■ **Text**
** BEGIN **
Over cocktails, I made my compliments to that actor's-actor, Sada Thompson, telling her that she counted as the Pittsburgher among this year's inductees, because of her years at Carnegie Tech and her work at the Pittsburgh Playhouse. But I'm looking forward to following this up with a proper interview, asking her to reminisce about those early years. Jeffrey Jenkins pointed out that her acceptance speech was characteristic in being all about other people, not about her at all.


Costume designer Jane Greenwood, critic Jeffrey E. Jenkins and actor George Grizzard.
Click photo for larger image.

I also had a chance to talk with Gordon Davidson about August Wilson. Davidson was producing "Radio Golf" at the Mark Taper Forum in Los Angeles when Wilson fell sick. He said he had been instrumental in having Wilson's home city of Seattle, where "Radio Golf" closes Feb. 19, added to the other cities (Baltimore, Chicago and Boston) where it would be produced after L.A. -- on the slim chance that Wilson might live to see it staged there.
** END **
■ **Dataset extract**
** BEGIN **
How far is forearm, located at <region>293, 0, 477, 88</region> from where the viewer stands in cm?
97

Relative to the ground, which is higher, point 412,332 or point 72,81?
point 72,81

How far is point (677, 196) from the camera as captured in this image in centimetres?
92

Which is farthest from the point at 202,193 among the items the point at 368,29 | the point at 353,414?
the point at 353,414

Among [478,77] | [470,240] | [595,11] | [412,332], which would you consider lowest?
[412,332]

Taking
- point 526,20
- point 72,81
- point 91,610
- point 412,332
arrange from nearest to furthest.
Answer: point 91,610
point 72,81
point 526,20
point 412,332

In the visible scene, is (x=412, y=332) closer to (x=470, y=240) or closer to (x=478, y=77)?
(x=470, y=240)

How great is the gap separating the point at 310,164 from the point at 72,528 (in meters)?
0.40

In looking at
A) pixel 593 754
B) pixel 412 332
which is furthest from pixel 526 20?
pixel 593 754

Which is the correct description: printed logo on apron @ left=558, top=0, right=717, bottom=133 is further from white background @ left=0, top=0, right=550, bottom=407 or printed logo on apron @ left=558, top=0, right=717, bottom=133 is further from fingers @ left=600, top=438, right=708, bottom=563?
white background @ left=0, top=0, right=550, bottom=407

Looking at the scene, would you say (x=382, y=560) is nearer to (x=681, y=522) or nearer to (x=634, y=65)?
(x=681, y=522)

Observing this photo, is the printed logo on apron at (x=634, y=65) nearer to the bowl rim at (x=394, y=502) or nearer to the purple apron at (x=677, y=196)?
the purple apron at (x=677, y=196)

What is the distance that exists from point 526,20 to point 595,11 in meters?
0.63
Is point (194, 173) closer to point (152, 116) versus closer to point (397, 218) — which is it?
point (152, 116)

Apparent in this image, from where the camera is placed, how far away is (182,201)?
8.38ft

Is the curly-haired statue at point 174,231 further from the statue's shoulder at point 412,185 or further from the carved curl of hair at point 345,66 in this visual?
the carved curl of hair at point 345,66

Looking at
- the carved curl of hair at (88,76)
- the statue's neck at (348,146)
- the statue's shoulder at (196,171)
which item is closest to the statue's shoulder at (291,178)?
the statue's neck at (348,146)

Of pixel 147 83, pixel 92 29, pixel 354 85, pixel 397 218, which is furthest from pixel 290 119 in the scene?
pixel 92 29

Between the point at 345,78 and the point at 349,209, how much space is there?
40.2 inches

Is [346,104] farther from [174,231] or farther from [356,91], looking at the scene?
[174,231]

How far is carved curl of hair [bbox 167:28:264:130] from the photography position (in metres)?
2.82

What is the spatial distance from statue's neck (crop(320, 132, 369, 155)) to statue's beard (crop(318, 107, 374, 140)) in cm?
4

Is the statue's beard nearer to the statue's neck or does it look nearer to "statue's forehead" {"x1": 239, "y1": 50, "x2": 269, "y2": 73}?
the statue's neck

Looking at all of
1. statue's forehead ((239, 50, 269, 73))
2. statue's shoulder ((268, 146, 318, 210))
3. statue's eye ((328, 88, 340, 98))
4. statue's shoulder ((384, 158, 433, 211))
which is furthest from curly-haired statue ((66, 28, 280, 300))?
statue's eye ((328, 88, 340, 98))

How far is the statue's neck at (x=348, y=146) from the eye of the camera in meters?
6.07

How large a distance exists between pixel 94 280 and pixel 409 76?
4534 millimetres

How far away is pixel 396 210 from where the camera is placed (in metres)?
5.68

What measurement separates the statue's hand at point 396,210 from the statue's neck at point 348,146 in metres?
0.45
** END **
■ **What you have to do**
Resume the account of the theater gathering from the point where it stops. The entries are drawn from a separate source.

■ **Result of this task**
Small quiz: In accepting his Founders Award, Donald Seawell thanked some of the famous Broadway stars he worked with: "Bob, Roger, Alfred, Lynn, Kate, Kit, Lynn and Larry." (I think I took that down right.) Can you fill out the names? Send me an e-mail. ...

New York shows

Among the shows I saw that weekend was "Beauty of the Father" at Manhattan Theatre Club, a poetic but rather static study of love by Nilo Cruz, who gave us the wonderful "Anna in the Tropics." The fantasy figure of Federico Garcia Lorca was the play's chief attraction, in addition to its wonderful way with images. I look forward to seeing it again some time.


Theater Hall of Fame members Frances Sternhagen and Sada Thompson in New York.
Click photo for larger image.

I also saw "Talk of the Town," an original musical about the Algonquin round table wits, staged in situ at the Algonquin Oak Room, with Penn Hills' Stephen Wild playing McKeesport's Marc Connolly. It's still running, on Sundays and Mondays only, and I'll publish a review soon.

Best of all, I couldn't resist getting an early look at Kathleen Marshall's revival of "The Pajama Game," starring Harry Connick Jr. and Kelli O'Hara. It was just the second week of previews -- the opening is Feb. 23 -- but the show was already running smoothly. It was also popular: We arrived for a Saturday matinee, were disappointed to hear it was sold out and at the very last minute were able to buy a great pair on the aisle.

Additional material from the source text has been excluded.